Plausible. But if I’m to believe gobear or spectrum when they maintain that they did not choose to be gay and cannot decide not to be – and I do believe them – I will equally give credence to a woman who tells me that she was in fact mostly attracted to women, and no longer is – particularly when she evinces sympathy for those who are dealing with their own gay situation.
I suspect the “straight/gay” dichotomy has caught any number of Kinsey-1 bisexuals into thinking they’re gay, since they do have desires for other men/women, and “everybody knows” that only gay people do – and adapting to live a straight life is fairly easy for them, since their predominant attraction is straight. And I’m aware of what denial, self-repression, and self-convincing of what one is can do to people.
But I’m inclined to think that, yes, most “ex-gays” are frauds, self-deluded, or never-gay, but that there are a few exceptions, and that their testimony of God at work in their lives is valid (especially when they don’t credit Exodus Ministries or the equivalent, but a direct intervention).
Yeah, that’s kind of a tough one. Hearing about “ex-gays” sets off all my warning bells, about denial, self-repression, and delusion. I hear their stories and can think of a million times I told myself the exact same thing, and it always just spiraled in on itself and ended in my being miserable. And when they use it to drive closeted people even further into the closet, or use it as justification for setting back gay rights, that’s unconscionable and evil. Closeted people are constantly bombarded with messages that they’re wrong, and sinful, and broken; and all the “ex-gay” ministries just try to reinforce that message and convince the person that he could change and “fix” everything if he just did the right thing and weren’t so weak.

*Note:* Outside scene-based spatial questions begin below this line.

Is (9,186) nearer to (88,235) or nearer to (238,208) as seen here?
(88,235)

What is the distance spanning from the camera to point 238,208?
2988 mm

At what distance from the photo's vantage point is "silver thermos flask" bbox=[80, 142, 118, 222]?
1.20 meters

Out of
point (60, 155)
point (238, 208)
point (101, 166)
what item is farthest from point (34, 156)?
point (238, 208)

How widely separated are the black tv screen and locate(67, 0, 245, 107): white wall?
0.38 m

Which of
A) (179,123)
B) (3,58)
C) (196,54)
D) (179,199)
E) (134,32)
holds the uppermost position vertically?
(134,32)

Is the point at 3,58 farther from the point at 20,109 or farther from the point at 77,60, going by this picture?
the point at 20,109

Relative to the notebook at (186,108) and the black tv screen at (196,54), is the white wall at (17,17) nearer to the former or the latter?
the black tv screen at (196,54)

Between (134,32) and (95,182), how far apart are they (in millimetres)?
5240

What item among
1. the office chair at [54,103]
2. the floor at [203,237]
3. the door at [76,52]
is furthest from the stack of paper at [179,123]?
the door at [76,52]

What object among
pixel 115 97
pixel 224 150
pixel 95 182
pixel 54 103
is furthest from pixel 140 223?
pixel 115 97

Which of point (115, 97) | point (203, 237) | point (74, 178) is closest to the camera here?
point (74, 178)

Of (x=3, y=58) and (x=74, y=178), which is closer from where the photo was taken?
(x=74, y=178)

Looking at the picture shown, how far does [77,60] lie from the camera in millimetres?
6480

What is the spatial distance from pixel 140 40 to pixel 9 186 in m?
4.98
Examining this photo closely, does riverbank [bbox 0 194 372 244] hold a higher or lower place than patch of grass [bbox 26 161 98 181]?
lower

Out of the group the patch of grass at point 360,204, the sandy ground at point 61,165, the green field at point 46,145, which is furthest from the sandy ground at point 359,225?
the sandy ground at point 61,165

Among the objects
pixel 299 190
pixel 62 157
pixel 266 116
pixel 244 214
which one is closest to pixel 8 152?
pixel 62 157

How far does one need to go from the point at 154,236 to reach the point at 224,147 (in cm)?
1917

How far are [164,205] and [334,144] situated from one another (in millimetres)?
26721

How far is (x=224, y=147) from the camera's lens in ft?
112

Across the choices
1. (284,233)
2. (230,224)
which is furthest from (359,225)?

But in the end, it’s really all about what makes people happy and feeling “complete.”
I look back on some of the arguments I’ve gotten into on this message board and see residual bits of guilt from so many years of repression creeping in. I always took the approach of “I can see how you’d think it’s weird; let me explain it to you and justify it to you so you’ll understand.” Now that I’m actually in a relationship, though, and it’s not just academic, I don’t particularly feel like doing that anymore. When I hear someone saying that the goal of same-sex marriage advocates is to try and make homosexual relationships as legitimate as normal ones, my immediate response is, “Well fuck you!” I don’t have to justify or explain it to anyone; it just is legitimate, and any attempt I make to convince anyone of that would just be cheapening it. Back the fuck up and get your own damn life in order.
So if somebody else was genuinely unhappy being homosexual and has chosen to suppress it (or to not “indulge in sin,” as it’s so often put), and is genuinely happier being celibate, then, well, good for them. As long as they’re not using what makes them happy to judge anyone else or tell them that they should be following the same path, then there’s no problem. I’m still going to think that they’re headed for disappointment and just more struggling. But then I think, well, back the fuck up, SolGrundy, and get your own damn life in order.